Two Jean Dubuffet pieces, Les Fumes (top left) and Abstract Figure (top center) hang over a doorway with two Man Ray oil on canvas paintings, Figure (top right) and Abstract. They are expected to realize between $10,000 and $35,000 each.

One of my prized possessions is a Charles E. Burchfield which was done in 1917 … Burchfield’s “Magic Year.” That’s important because 1917 was the year where Burchfield discovered Expressionism, and that’s around the time American Expressionism coalesced into its own unique form, different from Van Gogh’s Expressionism or from, say, Hugo Scheiber’s Expressionism. All of a sudden, Expressionism takes on its own unique American identity, and I own a Burchfield from that very period of discovery. That’s incredible! To live with this stuff has been a major inspiration in my life and in my work.

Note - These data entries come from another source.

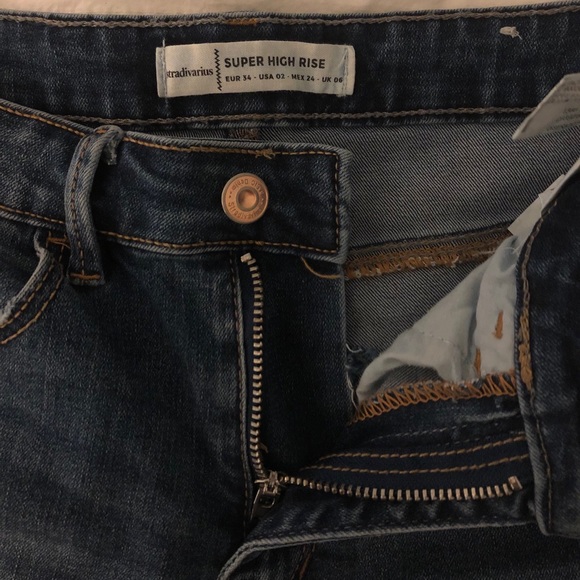 Stradivarius Super High Rise Jean Shorts - Picture 5 of 5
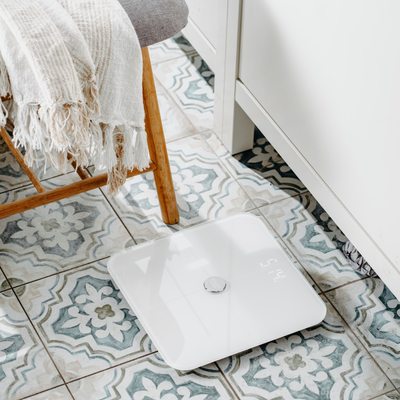 Ваги напольні Adler AD 8187 white електронні/ Smart/ 180кг/ 4хААА/ автовимкнення/ білі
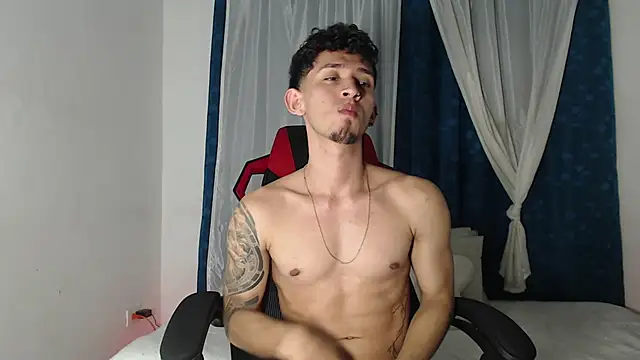 Snapshot of stevenSEX123 chatting on November 13, 5:39 am stevenSEX123 online show from November 13, 5:39 am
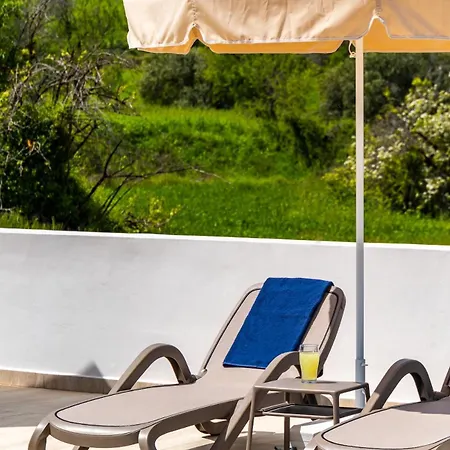 With Private Pool And Great Views Villa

I would also say those pieces and pictures which illuminate the social issues of the time and speak out are those which move me most deeply. Unlike today, this was not a cynical period. It was a period where people viewed defeat as a motivating force to create that City on a Hill. Just look at the Works Progress Administration mural studies. They illuminate this extraordinary panoply, with all eyes pointed to a brighter future.


Gustave Miklos (1888-1967) was an influential sculptor involved with Cubism and early developments in Art Deco. His Figure of a Woman, shown in Ember’s master bedroom, is expected to sell for at least $30,000.

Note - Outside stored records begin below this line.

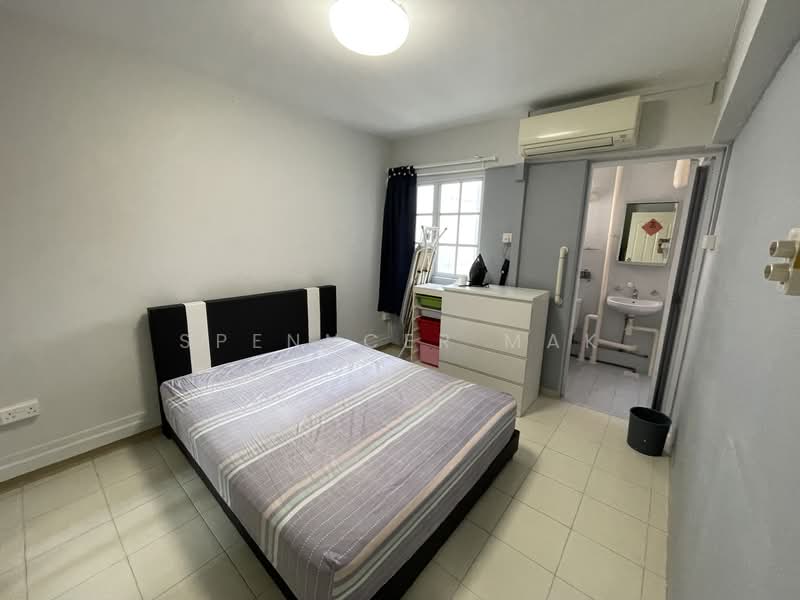 128 Bukit Batok West Avenue 6, 128 Bukit Batok West Avenue 6, 2 Bedrooms, 731 sqft, HDB Flat For Rent, by Spenncer Mak, 500138014 - Bedroom - PropertyGuru.com.sg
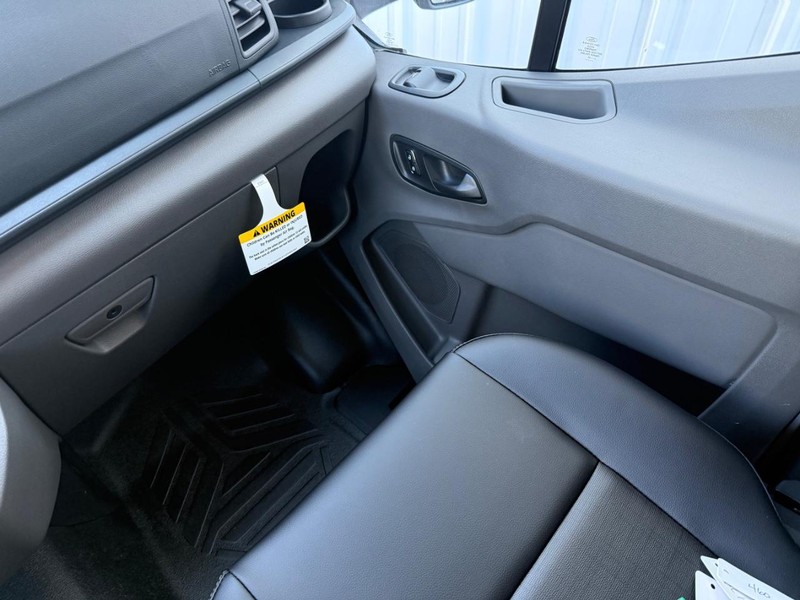 Ford Transit Cargo Van Vehicle Full-screen Gallery Image 10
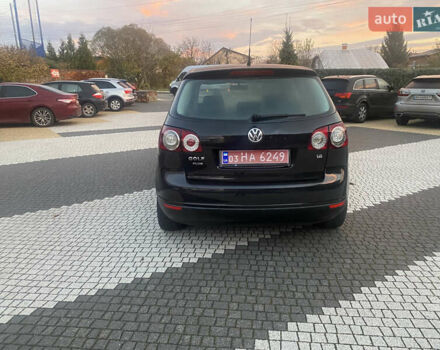 Черный Фольксваген Гольф Плюс, объемом двигателя 1.6 л и пробегом 204 тыс. км за 5450 $, фото 6 на Automoto.ua
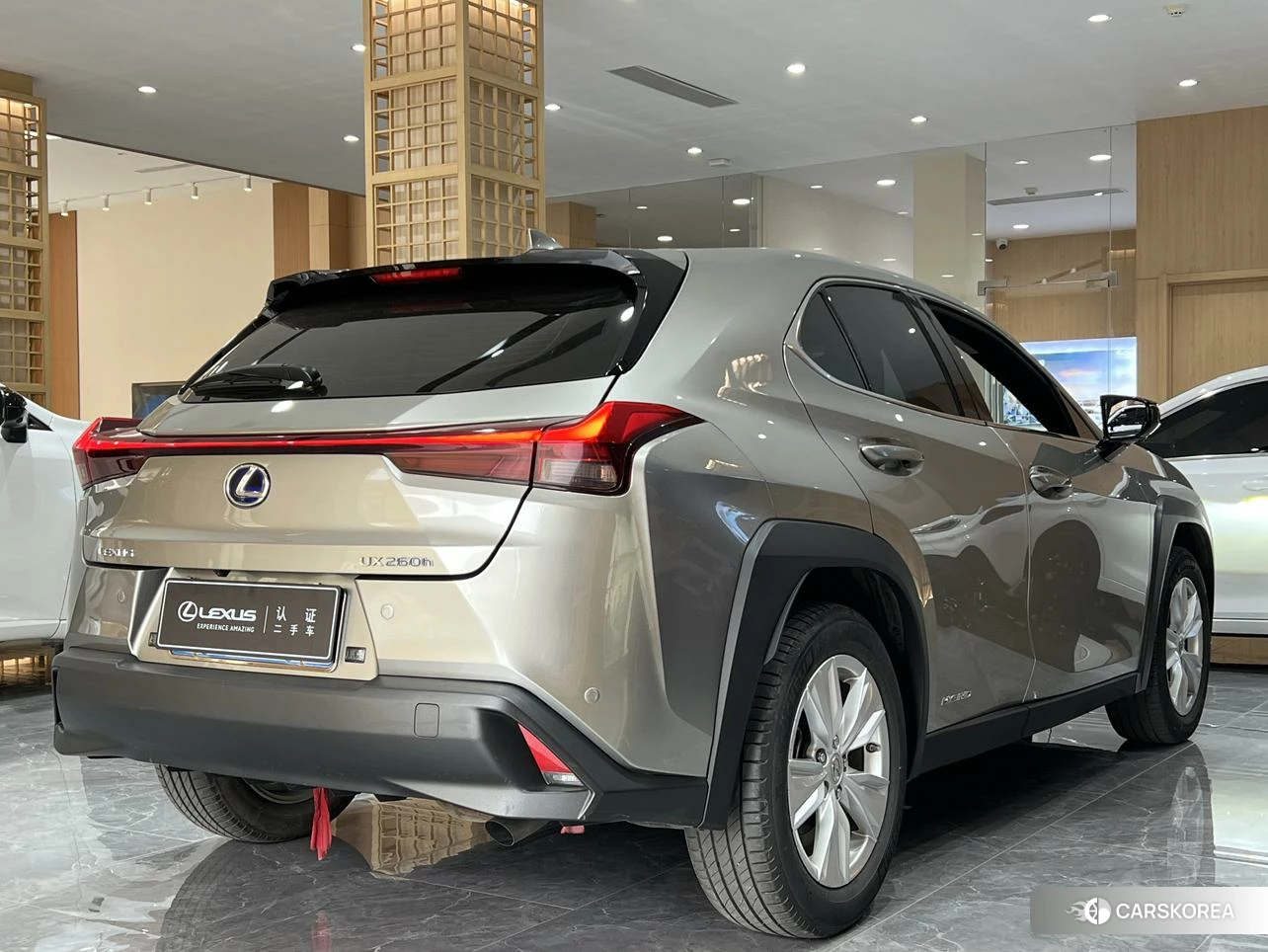 Lexus UX 2019 Серебристо-серый из Китая, фото 2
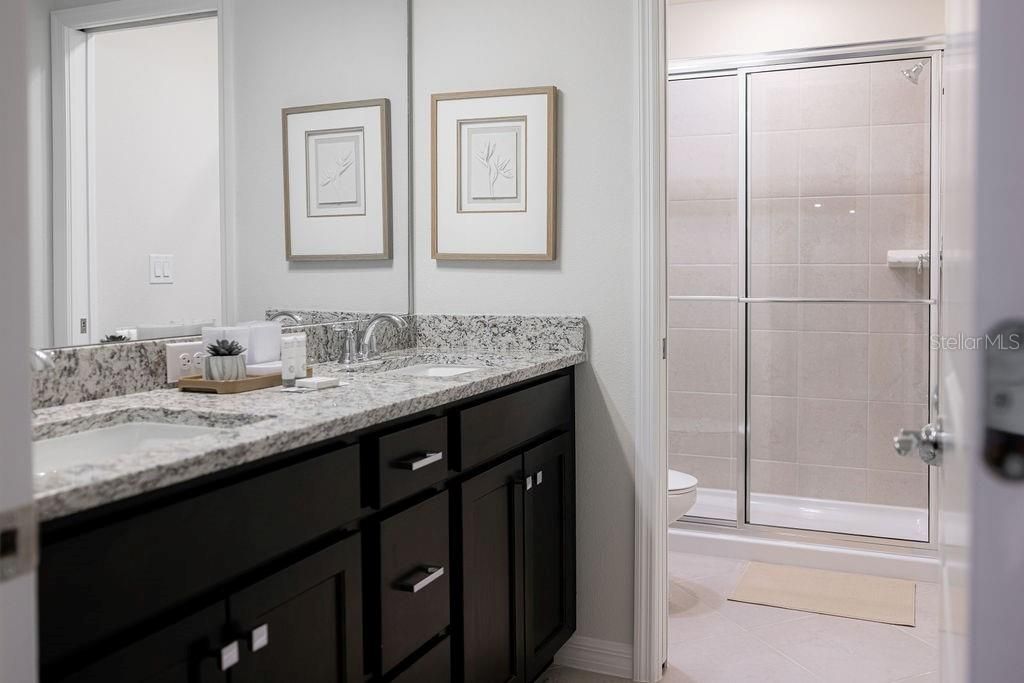 待售: $935,000 (7 贝兹, 5 浴室, 3274 平方英尺)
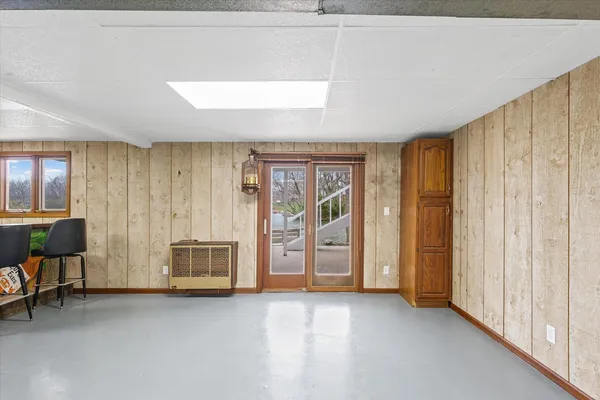 $245,000 | 304 Eagle Bluff Drive, Oakwood, IL 61858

Ember’s Spritzdekor pieces decorate his kitchen. The airbrushed ceramics were popular in the 1920s and 1930s.

Why have you finally decided to share your collection?
There is a fine line between being a collector and being a hoarder. I never want to cross that line. Please understand: My collecting is by no means over. I’m still fascinated by the concept of tracing the time-step of modernity. Just as The Hunt is always hopeful and challenging with the promise of something new just around the corner, the artworks and objects, themselves, always provide that same challenge and hope and deep inspiration. I will continue to collect until I die.

Where do you hope your pieces end up?
I know I should say “some museum.” But that’s not true. I hope they go into the hands of people who have my same compassion for working people and for the world we live in. I hope they go into homes where they inspire people, as they have always inspired me.

Look at a common gear. It’s the most amazing thing. A gear is a piece of sculpture. It’s also a mere cog that functions to create some sort of simple utility. That dichotomy is overwhelming to me and that’s why I collect. That’s why I hope that people, when they buy at this auction, can look at these pieces and feel, “Wow, I get it.”